Sharon started us off. Who should think about publishing research data? Everybody! Yes, you humanities researcher. Data is not just numbers. Of course, what counts as research data varies considerably across different subjects, methodologies, topics, backgrounds, and habits. Some classic examples of research data-sets might be a set of measurements, or interview recordings and transcripts … but it’s also worth thinking more imaginatively and speculatively about what constitutes your research data.
One working definition of data might be all the relatively raw information you generate as a researcher in your processes of abstraction and categorization. Formally, that might include text documents (PDF, Word, RTF), spreadsheets, databases, posters, slide decks, sound recordings of field interviews, online lectures, recordings of engagement and knowledge exchange events, podcasts. That might include software, art, music.
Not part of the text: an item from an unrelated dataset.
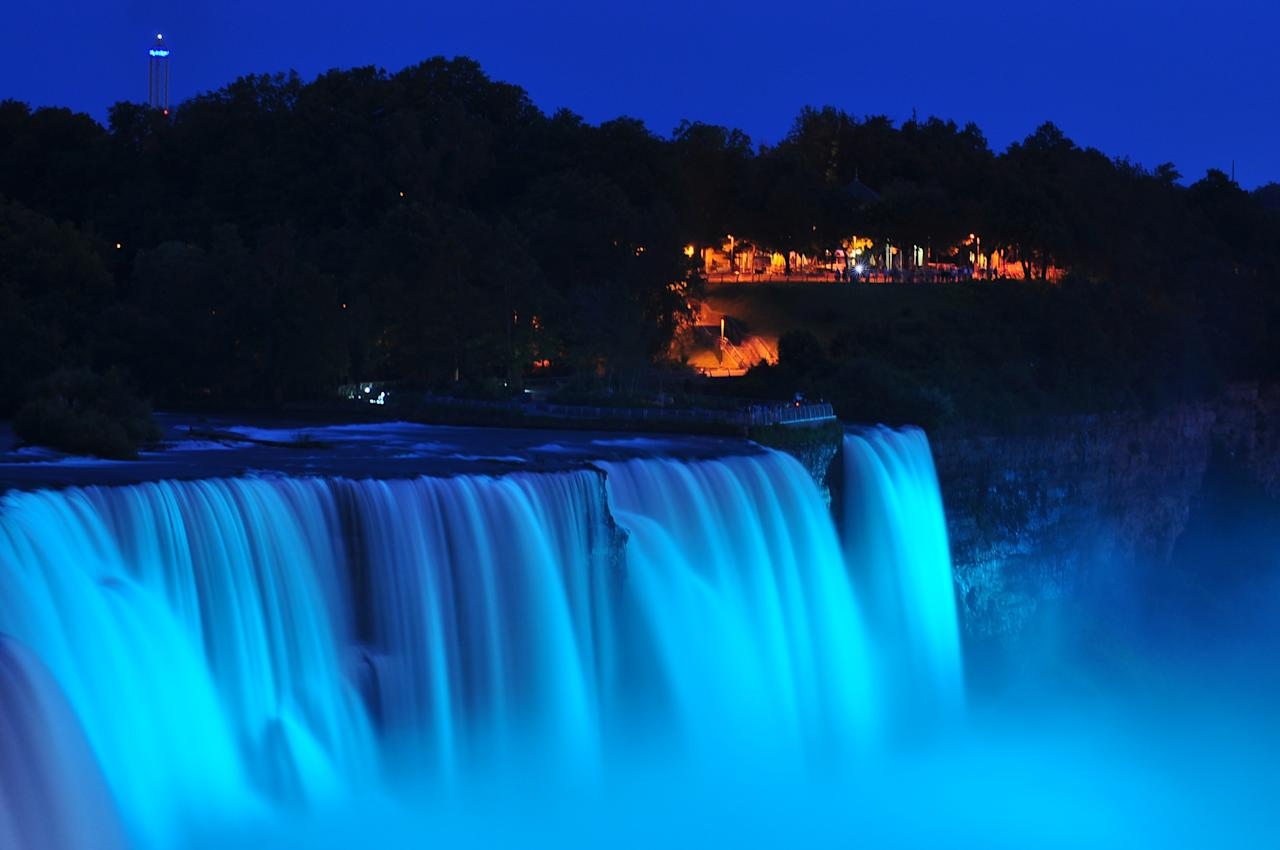 NIAGARA FALLS, NY - JULY 22: Visitors to Niagara Falls receive notice of the sex of the royal baby indicated by the blue light illuminating the falls in Niagara Falls, New York. The Royal couple,The Duke and Duchess of Cambridge, had a baby boy who was born at 16.24 BST and weighed 8 pounds, 6 ounces. The child, who is now third in line to the throne, has yet to be named. (Photo by John Normile/Getty Images)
That might include metadata — data about data.
It got me thinking … do I have research data I don’t even know about?
Why publish it?
What do you encounter, and what processes do you follow, that might be useful to preserve and document for future research? Where might there be opportunities for citation, for citizen research, for collaboration, for audit and validation? What new research might it make possible? What new research might it inspire? Even, perhaps, what creative and artistic interventions? There is a slightly subversive and democratic aspect to all this: making the data public benefits independent researchers. This was one of the real revelations of the workshop for me: just how much fascinating information is already publicly available.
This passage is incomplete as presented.